As the announcement of Samsung’s Q2 earnings forces a drop in their share-price the question has to be asked, why are Samsung with such a great array of Smartphones beginning to slow down?

I was an Apple-ite. I moved over to Android over the Christmas period to a Sony Xperia Z (the geek in me couldn’t not have a cool waterproof phone) and in the last week, I’ve moved back to the iPhone. Not because iOS or the App store is superior (as a heavy Google Apps user, the Android platform is now excellent), but because Apple is superior in customer service and aftercare. I have a problem with my Sony and compared to walking into an Apple Store and saying “please could I have a new one that works?” and walking away an hour later with a fully charged unit, Sony kicked me in the nuts.

So, I’ve sampled both OSs recently and they’re both awesome. If you can live without Apple’s aftercare, I think Android is currently a better platform.

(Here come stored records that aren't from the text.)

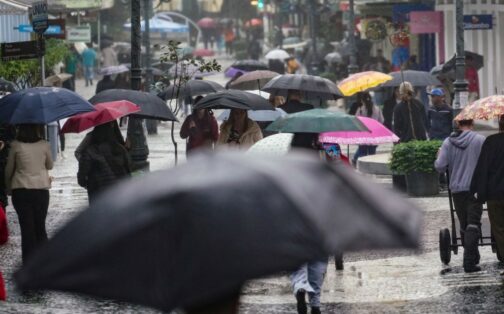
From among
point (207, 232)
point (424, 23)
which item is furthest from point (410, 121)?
point (207, 232)

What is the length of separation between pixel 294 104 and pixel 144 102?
331cm

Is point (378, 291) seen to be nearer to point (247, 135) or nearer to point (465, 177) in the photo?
point (465, 177)

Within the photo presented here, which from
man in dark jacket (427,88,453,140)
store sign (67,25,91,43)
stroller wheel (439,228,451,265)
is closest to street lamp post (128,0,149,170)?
man in dark jacket (427,88,453,140)

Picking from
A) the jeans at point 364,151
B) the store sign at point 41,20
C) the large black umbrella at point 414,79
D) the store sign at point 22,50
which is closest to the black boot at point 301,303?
the store sign at point 22,50

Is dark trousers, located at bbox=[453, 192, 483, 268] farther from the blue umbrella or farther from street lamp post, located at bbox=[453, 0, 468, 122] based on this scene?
street lamp post, located at bbox=[453, 0, 468, 122]

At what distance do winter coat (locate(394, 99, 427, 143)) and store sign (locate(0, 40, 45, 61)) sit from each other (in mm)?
5221

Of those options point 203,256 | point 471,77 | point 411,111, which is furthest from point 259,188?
point 471,77

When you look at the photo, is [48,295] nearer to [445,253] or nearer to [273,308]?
[273,308]

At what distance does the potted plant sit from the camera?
18422mm

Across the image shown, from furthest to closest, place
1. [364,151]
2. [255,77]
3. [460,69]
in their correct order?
[364,151], [255,77], [460,69]

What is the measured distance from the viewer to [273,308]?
11.3 m

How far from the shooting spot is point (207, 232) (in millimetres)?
4344

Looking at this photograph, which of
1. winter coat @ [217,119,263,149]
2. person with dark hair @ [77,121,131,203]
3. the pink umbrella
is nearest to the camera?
person with dark hair @ [77,121,131,203]

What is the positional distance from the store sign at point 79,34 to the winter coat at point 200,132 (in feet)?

So here lies the rub; Apple customers are loyal to Apple (not the iPhone). Why? Incredibly budget spent in brand building, aftercare, high-street presence and design.

Samsung customers (I’d suggest) are loyal to Android. The problem with being loyal to Android, much as I love the platform, is that as Sony start bringing out an array of impressive handsets, Motorola begins to get its act together and HTC is still hard-hitting, it’s incredibly hard for Samsung to sustain an elite position.

The only way Samsung can maintain the pinnacle is through using the open platform to out-innovate its rivals. The announcement of the Boxee acquisition is a big clue to where the strategy is headed … and that might just work. In the mean time, this is a great example of how software that remained closed is selling hardware. And this has been one of Apple’s strengths for years.